• Article
━━━━━━━━

100 billion planets, say astronomers

Planets planets everywhere, and 100 billion of them Earth-like? A team of astronomers in New Zealand says it has just the technique to detect them.

Less than two decades ago, there were exactly zero known planets orbiting sunlike stars in our Milky Way galaxy. Astronomers back then were engaged in a powerful struggle to seek out exoplanets, and they succeeded, so that today there are 861 confirmed exoplanets, according to exoplanet.eu on March 25, 2013. In the past year, astronomers have begun tossing around the word billion to describe how many planets might orbit Milky Way stars. Today (April 3, 2013), astronomers at The University of Auckland in New Zealand announced their new method for finding exoplanets. They say they anticipate 100 billion planets similar to our Earth, orbiting stars in the Milky Way. Their work will appear in the journal Monthly Notices of the Royal Astronomical Society.

Lead author of the New Zealand planet search – Dr. Phil Yock from the University of Auckland’s Department of Physics – said his team’s strategy is to use a gravitational microlensing technique. Yock said his team will use a combination of data from microlensing and NASA’s Kepler space telescope.

The Kepler space telescope, by the way, has single-handedly found 105 exoplanets and an astounding 2,740 planet candidates orbiting 2,036 stars (as of January 7, 2013). Yock said:

Kepler finds Earth-sized planets that are quite close to parent stars, and it estimates that there are 17 billion such planets in the Milky Way. These planets are generally hotter than Earth, although some could be of a similar temperature (and therefore habitable) if they’re orbiting a cool star called a red dwarf.

Our proposal is to measure the number of Earth-mass planets orbiting stars at distances typically twice the sun-Earth distance. Our planets will therefore be cooler than the Earth. By interpolating between the Kepler and MOA results, we should get a good estimate of the number of Earth-like, habitable planets in the galaxy. We anticipate a number in the order of 100 billion.

━━━━━━━━

• Raw data
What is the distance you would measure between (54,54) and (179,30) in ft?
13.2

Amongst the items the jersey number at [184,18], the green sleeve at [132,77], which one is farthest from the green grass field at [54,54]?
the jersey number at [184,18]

━━━━━━━━

• To-do list
- a) Repeat everything in the planets article from "Less than two" down to "Royal Astronomical Society.", switching "exoplanets" to "extrasolar planets".
- b) Answer these questions from the planets article:
(i) How many confirmed exoplanets were there according to exoplanet.eu on March 25, 2013?
(ii) How many Earth-sized planets close to their parent stars does Kepler estimate are in the Milky Way?
(iii) At what distance from their stars does the team propose to measure Earth-mass planets?

• Correct answers
- a)
Less than two decades ago, there were exactly zero known planets orbiting sunlike stars in our Milky Way galaxy. Astronomers back then were engaged in a powerful struggle to seek out extrasolar planets, and they succeeded, so that today there are 861 confirmed extrasolar planets, according to exoplanet.eu on March 25, 2013. In the past year, astronomers have begun tossing around the word billion to describe how many planets might orbit Milky Way stars. Today (April 3, 2013), astronomers at The University of Auckland in New Zealand announced their new method for finding extrasolar planets. They say they anticipate 100 billion planets similar to our Earth, orbiting stars in the Milky Way. Their work will appear in the journal Monthly Notices of the Royal Astronomical Society.

- b)
(i) 861
(ii) 17 billion
(iii) Typically twice the sun-Earth distance